Trieste, Politeama Rossetti – Teatro Stabile del Friuli Venezia Giulia, Sala Assicurazioni Generali, 10 e 11 gennaio 2018
Il pubblico che al Rossetti di Trieste ha riempito la platea per assistere il 10 gennaio a La leggenda del pallavolista volante era per la maggior parte giovanissimo, con moltissimi ragazzi delle scuole medie inferiori accompagnati dagli insegnanti. La presenza di classi in platea è ormai un’abitudine per questo teatro, ma solitamente è costituita da studenti degli istituti superiori. L’ulteriore abbassamento dell’età è dovuto forse al tema dello sport e alla partecipazione di un atleta leggendario che ora, dopo l’abbandono dell’attività sul campo è diventato un nome anche come commentatore televisivo? Se così fosse, come già dimostrato dal successo ottenuto la scorsa stagione dalla poesia dell’alpinismo in Paurosa bellezza e dalla narrazione storica de Le olimpiadi del 1936 è evidente quanto sia vincente il connubio tra due forme di spettacolo solo apparentemente antagoniste, soprattutto per le nuove generazioni.
Si deve però rispettare una condizione: se è giusto e doveroso parlare delle azioni che portano al successo o alla sconfitta, ogni racconto non può ridursi a sterile telecronaca ma deve trasformarsi in vicenda umana per mostrare in questo modo cosa ci sia dietro alle grandi imprese sul campo di gioco: la fatica, prima di tutto, unita alla costanza e, nel caso di un gioco di squadra come la pallavolo, alla presenza di un assieme forte e armonico creato dall’intelligente gestione delle singole personalità da parte di un allenatore lungimirante e consapevole che è il fattore umano, oltre alla tecnica, a fare la differenza.
Andrea Zorzi, detto “Zorro” per la sua finissima abilità nel totalizzare punti sorprendendo gli avversari, è stato uno dei campioni della pallavolo (con 325 presenze in Nazionale dal 1986 al 1998), parte determinante del “sestetto volante” che fece sognare gli italiani in quegli anni portandoli ad amare e a seguire con passione uno sport che fino a poco prima veniva considerato abbastanza marginale rispetto al calcio o alla pallacanestro, in particolare quando, guidati dall’allenatore argentino Julio Velasco, vinsero tre ori europei, due mondiali e cinque vittorie nella World League.

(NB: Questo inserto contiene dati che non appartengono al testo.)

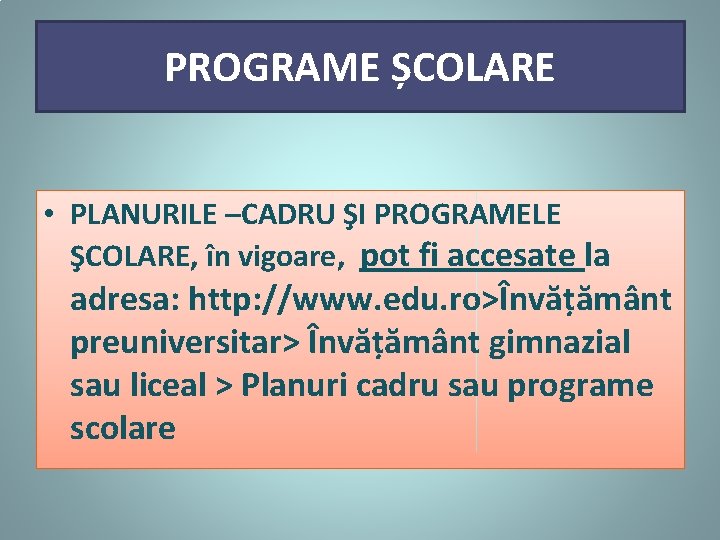 PROGRAME ȘCOLARE

• PLANURILE –CADRU ŞI PROGRAMELE ŞCOLARE, în vigoare, pot fi accesate la adresa: http://www.edu.ro>Învățământ preuniversitar> Învățământ gimnazial sau liceal > Planuri cadru sau programe scolare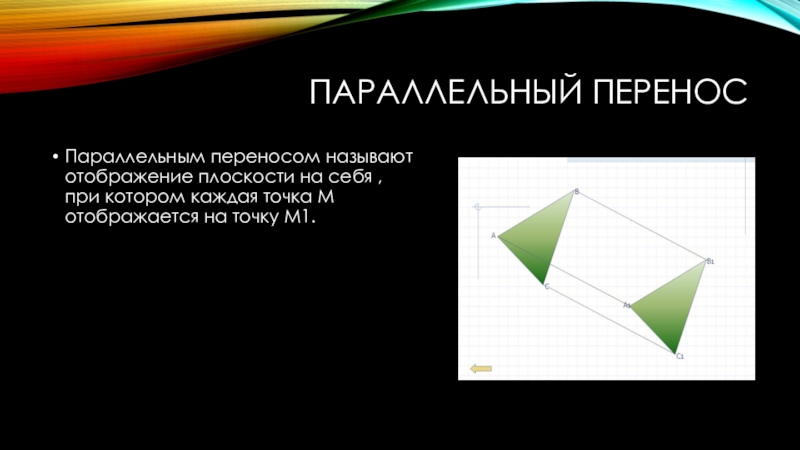 ПАРАЛЛЕЛЬНЫЙ ПЕРЕНОС

• Параллельным переносом называют отображение плоскости на себя , при котором каждая точка M отображается на точку M1.

B
A
C
B1
A1
C1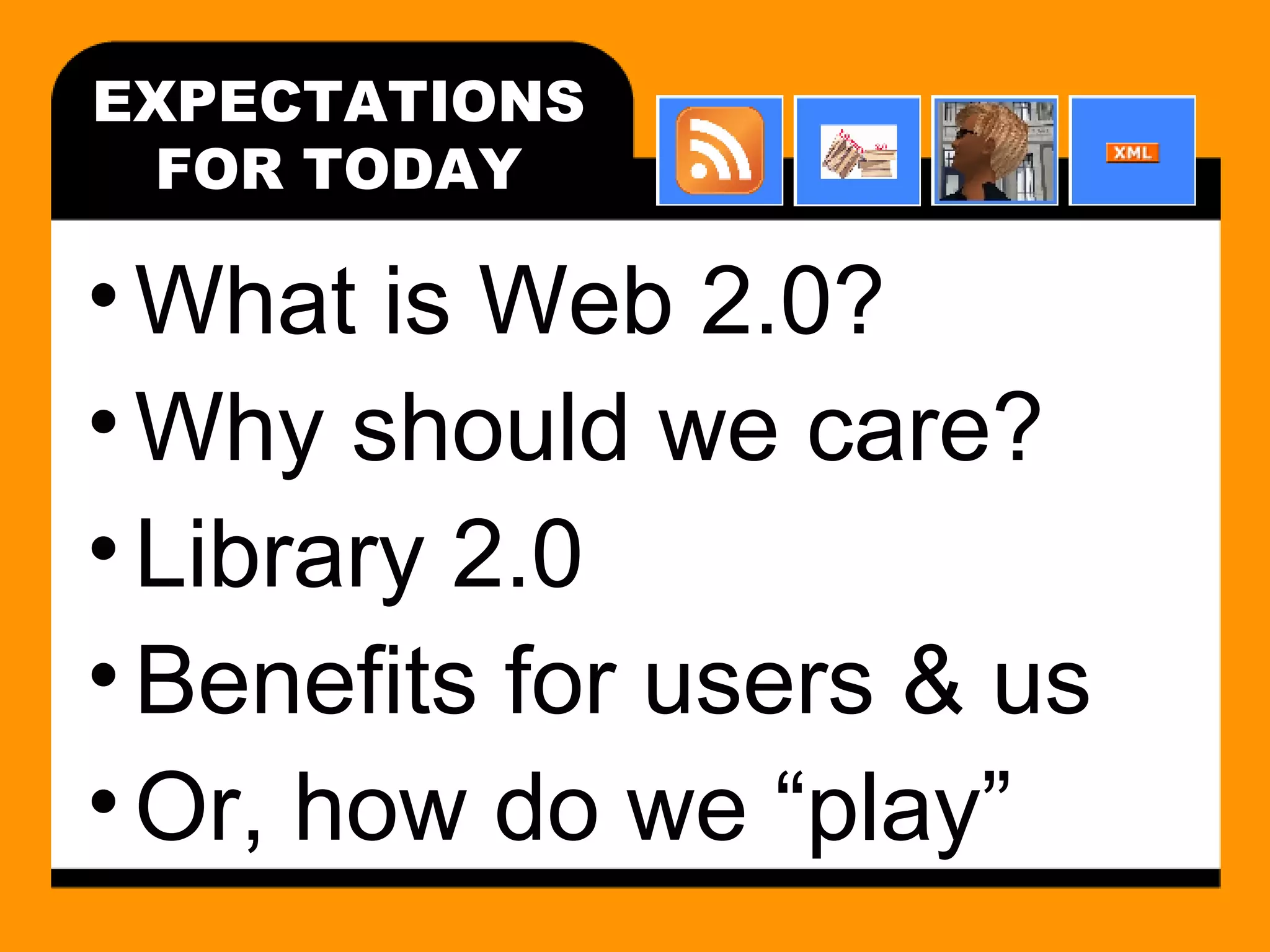 EXPECTATIONS FOR TODAY

XML

• What is Web 2.0?
• Why should we care?
• Library 2.0
• Benefits for users & us
• Or, how do we “play”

Assieme a Nicola Zavagli, “Zorro” è ora autore del testo di questo spettacolo nel quale interpreta se stesso, presente in scena assieme a Beatrice Visibelli che svolge con slancio il ruolo di intervistatrice – spalla, contagiando il pubblico con un entusiasmo che risulta essere un ottimo contraltare alla semplicità del protagonista.
In una scenografia essenziale costituita da alcune panche da spogliatoio che, spostate nel corso della narrazione, creano ambienti funzionali alla narrazione, si dipana la matassa di un’esistenza normale pur nella sua eccezionalità, perché l’indubbio successo dell’atleta veneto, originato da una scelta determinata dal caso, è stato possibile grazie a un lavoro serio svolto con impegno e tenacia senza perdersi d’animo di fronte alle sconfitte, inevitabili in quanto umane e, forse necessarie per dare maggior consapevolezza a quel che si fa.
Tra i tanti ricordi offerti al pubblico, Andrea Zorzi cita le parole dell’allenatore che lo aveva scoperto e scelto avendo scorto in lui le potenzialità poi rivelate, anche se all’epoca non erano così visibili forse anche a causa di un’altezza ragguardevole (oltre i due metri) raggiunta in brevissimo tempo: “quando sbagliavi arrossivi, dimostrando di vergognartene e chi vive l’errore in questo modo si impegnerà per superare i propri limiti.” Sono queste le caratteristiche che fanno di un uomo un campione non solo sul campo, ma anche nella vita; sono queste le occasioni che fanno dello sport una palestra per lo spirito.